Running through the loop above produces the following result in the output window:
"d:/でアヒィン/1.10/Amber/新しいバンク 2.file" codec->canEncode true
"d:/1.10/Amber/你你.file" codec->canEncode true QString::fromLocal8Bit(localizedArg) != argIf characters are lost or incorrectly converted such that reversing the operation produces a different string, I would expect QTextCodec::canEncode to return false (i.e. if it's going to convert the foreign characters to "?").

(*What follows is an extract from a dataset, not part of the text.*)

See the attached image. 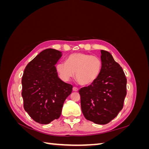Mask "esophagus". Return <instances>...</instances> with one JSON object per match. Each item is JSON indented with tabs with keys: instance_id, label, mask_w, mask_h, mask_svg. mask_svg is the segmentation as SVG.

Stepping through the code, I got into QTextCodec::canEncode which the return result is based on state.invalidChars == 0, and just before it, it invoked the QWindowsLocalCodec::convertFromUnicode which doesn't seem to do anything to the ConverterState passed in. Is this correct or a bug?
-
@Thuan_Firelight please search the forum, I remember a similar question some. I just dont remember the outcome.
-
@aha_1980 I did, and the closest one I found was this: https://forum.qt.io/topic/93921/unexpected-result-from-qtextcodec-canencode-qstring/7.
However, it seems the "solved" response was that "US-ASCII" is not recommended. I am not using "US-ASCII" however. The last response was from the OP and he reckon it is not restricted to "US-ASCII". I wanted to bump the thread, but the forum mechanism recommend I start a new thread as that one is quite old.
And there is also this bug report: https://bugreports.qt.io/browse/QTBUG-6925, the last comment state it was closed. So I checking what's the expected behavior before I comment further on the bug report to bump it up.
-
I would recommend you to place a comment and vote on QTBUG-6925, which was re-opened by the way.
If you can break down your problem to a minimal, compile and testable example, please attach it there also - it helps debugging and fixing the problem.
You should of course try that with the latest release (which is 5.12-RC by now) - maybe there is already some improvement for your case.